Furthermore, everyone knew in 1992 that the Euro would not hold together unless the nation states surrendered to European fiscal authority. One could even say that the common currency was a Trojan horse for “ever closer union,” lying in wait for a crisis like 2008.
I am sure the euro will oblige us to introduce a new set of economic policy instruments. It is politically impossible to propose that now. But some day there will be a crisis and new instruments will be created – Romano Prodi
So, we wondered why the revolutionary governments of Virginia, Georgia, et al., would surrender their monetary independence to the new federal government of the United States in 1787. Surely, the democratic impulse was at least as strong in early America as in modern Europe.
Indeed, the currency trap has operated in America exactly as it is operating in Europe, with the states subordinated to federal policy. It took almost two hundred years, though, for monetary policy to be invented.
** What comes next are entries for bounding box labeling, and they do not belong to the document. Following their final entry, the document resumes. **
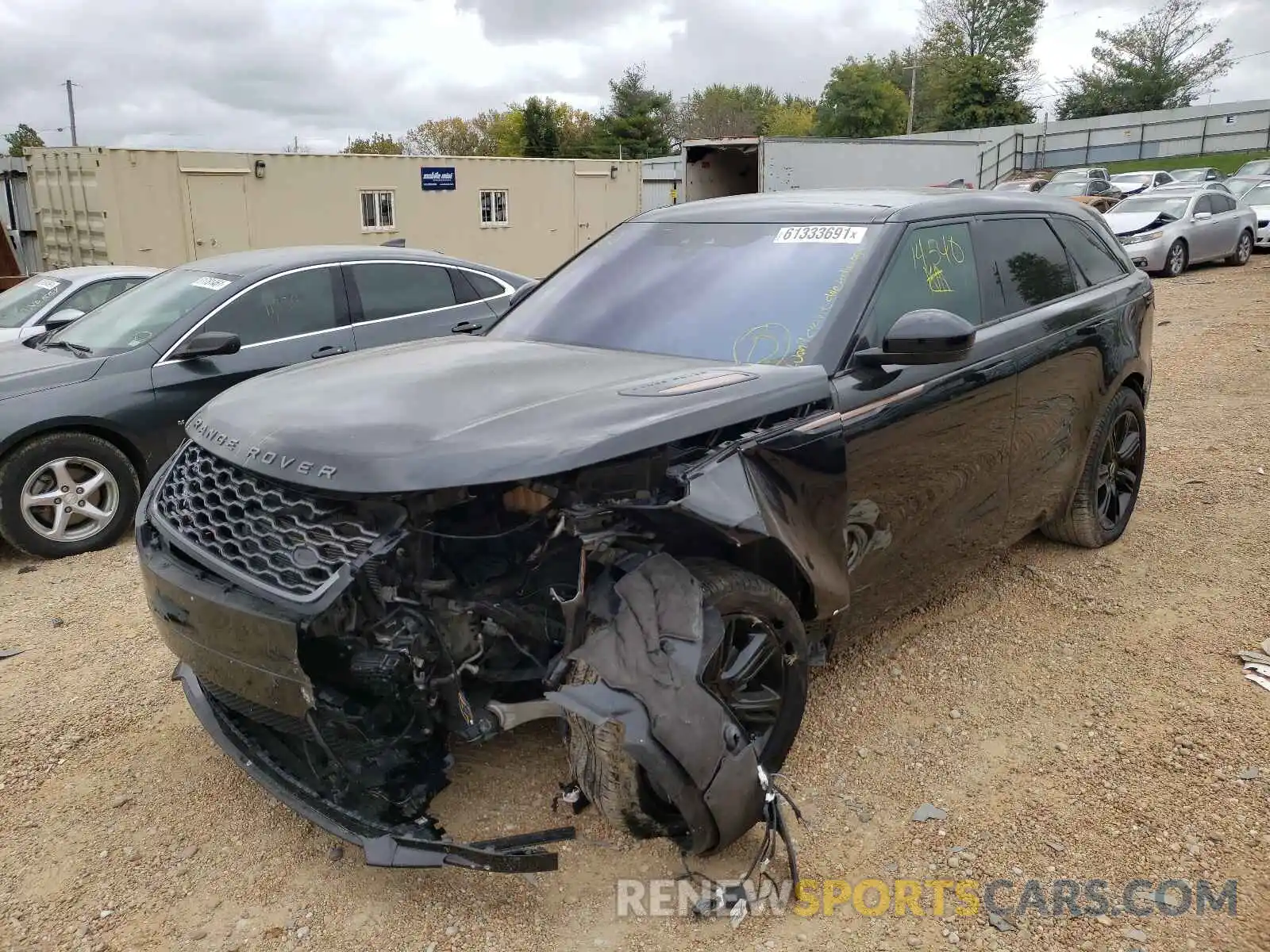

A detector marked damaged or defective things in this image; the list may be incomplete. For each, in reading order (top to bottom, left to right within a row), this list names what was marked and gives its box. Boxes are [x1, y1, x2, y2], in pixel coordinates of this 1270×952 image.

crumpled hood [1102, 213, 1168, 237]
crumpled hood [0, 343, 102, 403]
crumpled hood [184, 335, 828, 495]
detached front wheel [0, 432, 140, 559]
damaged front end [139, 401, 843, 873]
torn tire [564, 559, 802, 847]
detached front wheel [564, 563, 807, 847]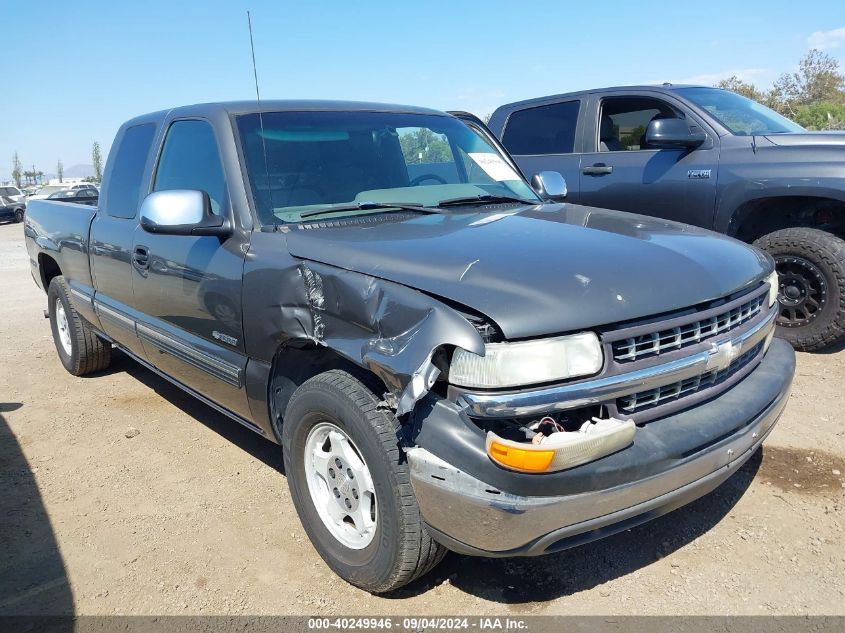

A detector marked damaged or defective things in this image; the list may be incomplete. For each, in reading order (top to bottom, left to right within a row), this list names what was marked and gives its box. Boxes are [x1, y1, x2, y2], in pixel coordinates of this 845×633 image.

crumpled fender [241, 242, 484, 414]
broken headlight [452, 330, 604, 390]
damaged hood [286, 205, 772, 338]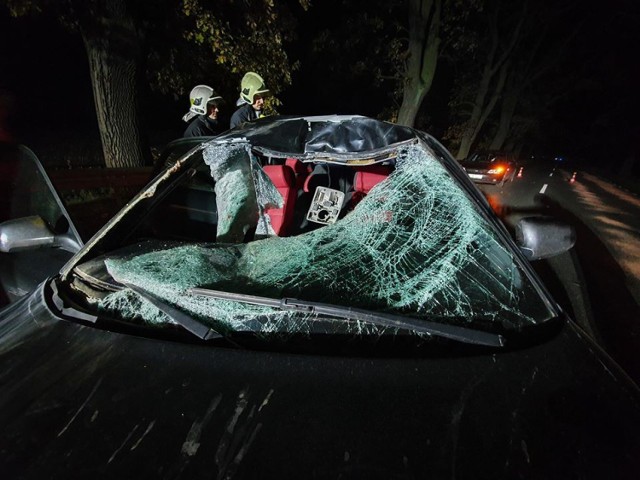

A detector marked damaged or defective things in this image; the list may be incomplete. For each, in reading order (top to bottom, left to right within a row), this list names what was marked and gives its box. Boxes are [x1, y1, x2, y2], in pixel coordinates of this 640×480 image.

shattered windshield [76, 129, 556, 340]
damaged vehicle [1, 114, 640, 478]
broken glass [97, 141, 552, 338]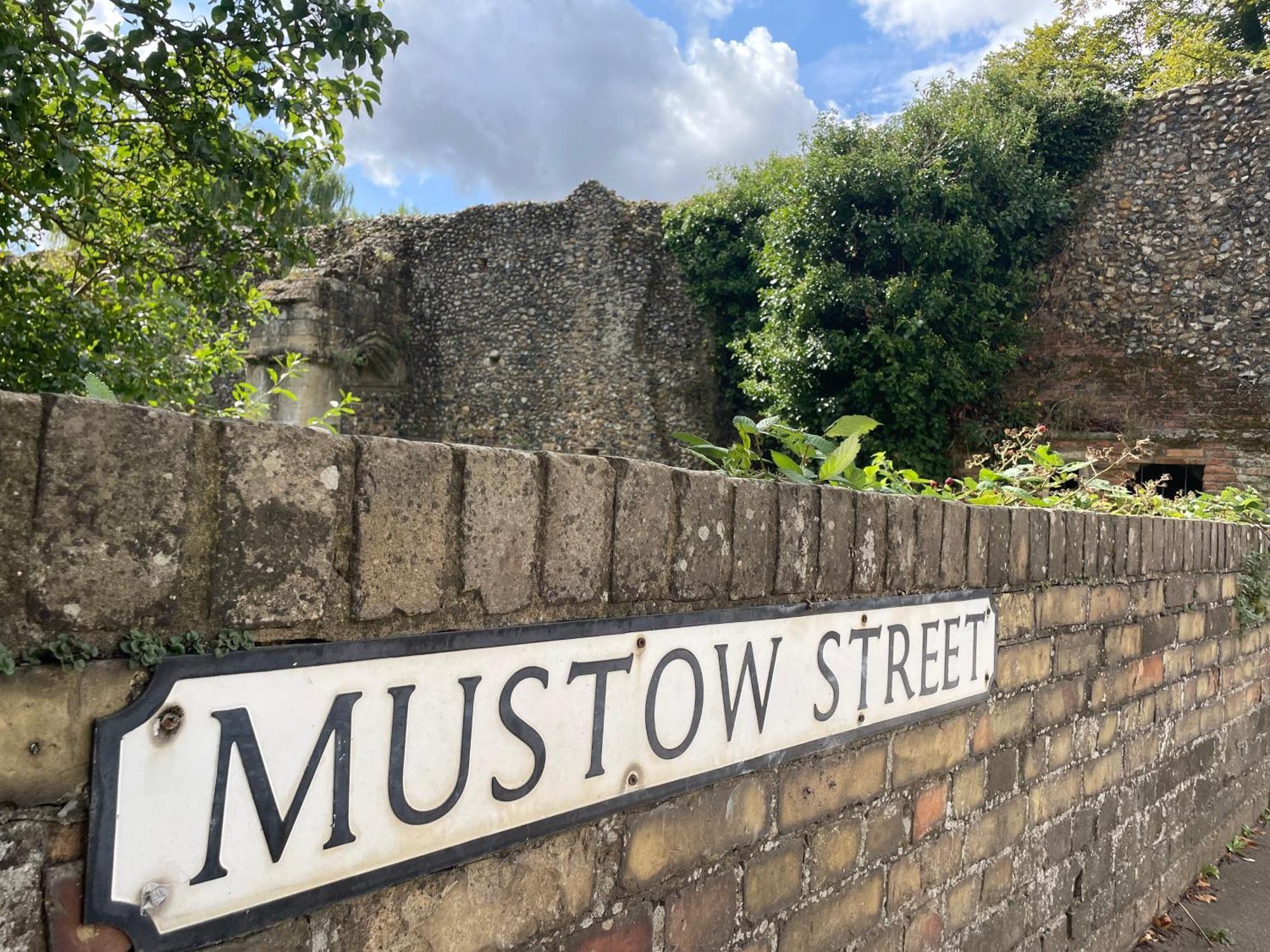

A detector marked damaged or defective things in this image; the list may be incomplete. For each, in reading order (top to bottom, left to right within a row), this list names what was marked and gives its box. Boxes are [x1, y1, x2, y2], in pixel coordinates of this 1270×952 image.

rusty screw head [157, 711, 183, 736]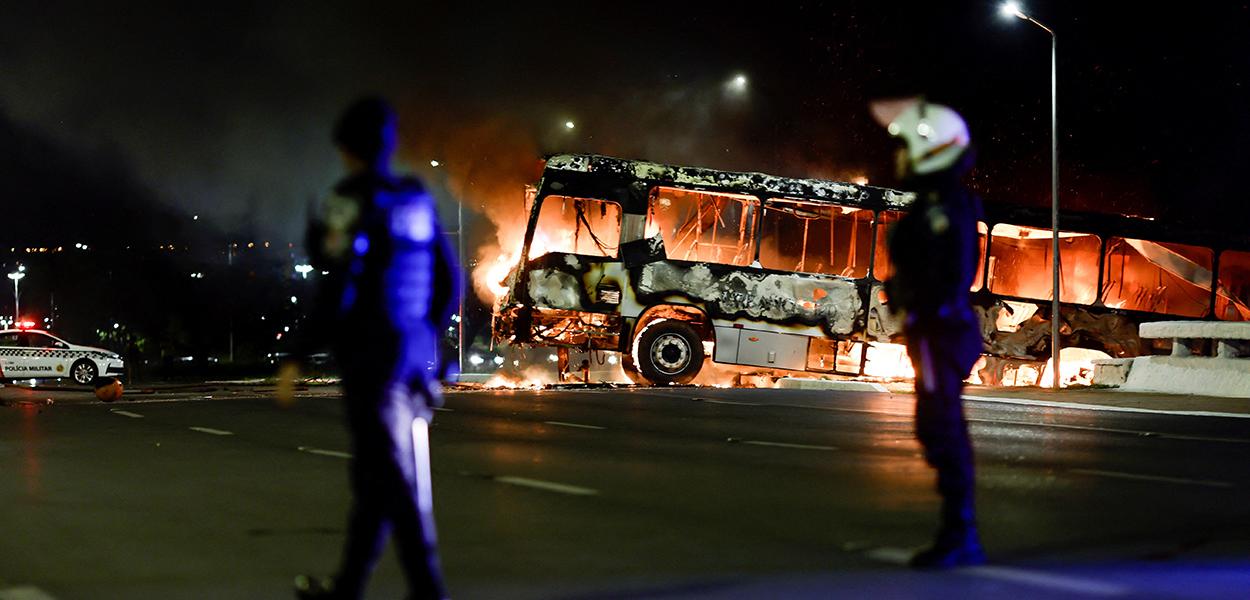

This brings us to our iconoclastic solution for the Euro. Peg it to gold, or – since gold is a barbarous relic – palladium. Instead of a Euro budget to mesh with monetary policy, take the power entirely out of federal hands. Think of the management effort that would be saved.
No one could whine about fiscal discipline dictated by Germany. Once the peg were set, discipline would come from the bond market. National leaders would have full responsibility for their own budgets, and no excuses.